You’re bound to hold a number of positions as certified medical assistants are in great demand
. Over the course of your career, you’re likely to change employers multiple times. And as with almost everything else one can do in the world, there is a right way and a wrong way to leave a job. If you’ve been working in corporate healthcare you’ll likely have to endure an “exit interview” with corporate HR before you fully fly the coop. The purpose of the exit interview is to provide the organization with some ideas about how to improve their workplace systems and processes. It is also an opportunity for inexperienced workers to damage their professional reputations by falling victim to any number of pitfalls. Here are some of those pitfalls culled from a list of things you should never say during an exit interview.
“My boss was a jerk.
” No matter how true this may be, it reflects poorly on you if you mention this to HR in your exit interview. Remember, you may want to have the ability to use that jerk as an employment reference.
“My co-worker was lazy.”
Any variation on the theme that has you trash-talking your former co-workers makes you come across as bitter.

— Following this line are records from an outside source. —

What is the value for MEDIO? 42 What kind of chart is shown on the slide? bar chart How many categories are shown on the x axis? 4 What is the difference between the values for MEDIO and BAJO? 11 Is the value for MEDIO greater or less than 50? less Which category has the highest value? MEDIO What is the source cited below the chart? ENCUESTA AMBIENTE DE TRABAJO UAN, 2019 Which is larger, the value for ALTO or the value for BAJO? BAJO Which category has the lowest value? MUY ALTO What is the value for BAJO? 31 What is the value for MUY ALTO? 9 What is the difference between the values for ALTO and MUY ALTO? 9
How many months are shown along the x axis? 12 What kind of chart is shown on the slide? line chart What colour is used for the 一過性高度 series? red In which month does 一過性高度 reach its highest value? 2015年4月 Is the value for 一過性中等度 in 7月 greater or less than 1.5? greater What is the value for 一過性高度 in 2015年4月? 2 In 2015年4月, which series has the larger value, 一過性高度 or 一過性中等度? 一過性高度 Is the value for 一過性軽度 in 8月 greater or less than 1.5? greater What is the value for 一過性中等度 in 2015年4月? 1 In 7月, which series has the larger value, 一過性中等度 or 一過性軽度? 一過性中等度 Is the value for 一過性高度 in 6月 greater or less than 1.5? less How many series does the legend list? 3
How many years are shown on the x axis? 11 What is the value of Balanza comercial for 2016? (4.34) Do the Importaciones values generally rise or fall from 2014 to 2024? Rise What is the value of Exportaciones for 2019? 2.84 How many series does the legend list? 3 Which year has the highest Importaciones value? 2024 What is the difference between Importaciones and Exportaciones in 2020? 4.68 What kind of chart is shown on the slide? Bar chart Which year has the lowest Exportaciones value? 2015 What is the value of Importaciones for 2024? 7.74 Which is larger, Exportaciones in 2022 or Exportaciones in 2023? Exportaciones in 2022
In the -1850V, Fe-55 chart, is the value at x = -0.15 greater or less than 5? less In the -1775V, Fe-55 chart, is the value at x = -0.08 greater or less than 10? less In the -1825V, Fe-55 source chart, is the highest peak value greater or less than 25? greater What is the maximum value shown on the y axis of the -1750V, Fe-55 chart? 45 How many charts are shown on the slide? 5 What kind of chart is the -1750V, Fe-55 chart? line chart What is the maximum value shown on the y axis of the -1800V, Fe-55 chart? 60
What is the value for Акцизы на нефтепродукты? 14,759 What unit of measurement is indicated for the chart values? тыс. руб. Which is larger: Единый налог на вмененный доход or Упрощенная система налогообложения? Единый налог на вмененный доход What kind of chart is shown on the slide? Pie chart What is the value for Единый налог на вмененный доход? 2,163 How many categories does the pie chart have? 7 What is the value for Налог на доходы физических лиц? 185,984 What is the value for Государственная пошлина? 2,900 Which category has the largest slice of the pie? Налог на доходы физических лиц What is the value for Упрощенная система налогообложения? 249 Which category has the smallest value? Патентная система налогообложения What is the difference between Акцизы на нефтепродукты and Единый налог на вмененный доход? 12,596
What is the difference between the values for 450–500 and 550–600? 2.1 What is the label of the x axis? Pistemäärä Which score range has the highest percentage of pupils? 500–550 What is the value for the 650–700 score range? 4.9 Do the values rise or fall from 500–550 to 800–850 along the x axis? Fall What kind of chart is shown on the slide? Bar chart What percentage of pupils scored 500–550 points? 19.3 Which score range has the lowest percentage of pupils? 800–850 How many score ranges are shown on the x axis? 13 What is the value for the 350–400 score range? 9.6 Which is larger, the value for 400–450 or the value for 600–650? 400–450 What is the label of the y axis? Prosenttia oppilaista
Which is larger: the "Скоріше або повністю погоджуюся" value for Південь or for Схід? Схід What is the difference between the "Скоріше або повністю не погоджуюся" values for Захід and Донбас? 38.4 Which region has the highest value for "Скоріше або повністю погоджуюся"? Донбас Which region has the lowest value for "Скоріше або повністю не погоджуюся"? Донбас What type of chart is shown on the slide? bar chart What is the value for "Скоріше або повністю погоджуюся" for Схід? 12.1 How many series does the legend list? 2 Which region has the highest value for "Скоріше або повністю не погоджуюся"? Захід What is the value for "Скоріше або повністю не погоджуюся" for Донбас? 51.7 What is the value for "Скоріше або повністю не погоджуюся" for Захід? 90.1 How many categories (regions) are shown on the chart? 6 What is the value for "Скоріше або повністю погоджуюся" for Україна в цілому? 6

Again, preservation of the reference is what you stand to gain by taking the high road. No matter if you were always taking up the slack for a slacking co-worker.
“This place will fall apart without me.”
No one is indispensable and you too will be replaced. You may be king or queen among certified nursing assistants, but the time for tooting your own horn was during the hiring interview, not the exit interview. Saying this makes you look petty.
“I was never paid what I was worth and my new job pays much better.”
Again, you accepted the pay rate when you accepted the job. Even if you are leaving because you feel you’re able to earn more elsewhere, it reflects poorly on you to be complaining about something you’d agreed to when you were hired.
“My new job is with a much better company.”
No one likes to be denigrated. You have nothing to gain and reputational points to lose by trying to make your exit interviewer feel “less than” by comparing their employer unfavorably to yours. You may be leaving. But they’re staying.
Are you seeing a pattern here? Certified nursing assistants can mostly choose where and for whom they want to work. But getting the next job always depends to some extent on how you performed at the last job. An exit interview may seem like a good time to unload all the bull you were forced to swallow on the job you’re leaving. But it is far more professional to smile and be diplomatic. Living well is the best revenge. Don’t shoot yourself in the foot by being petty and vindictive.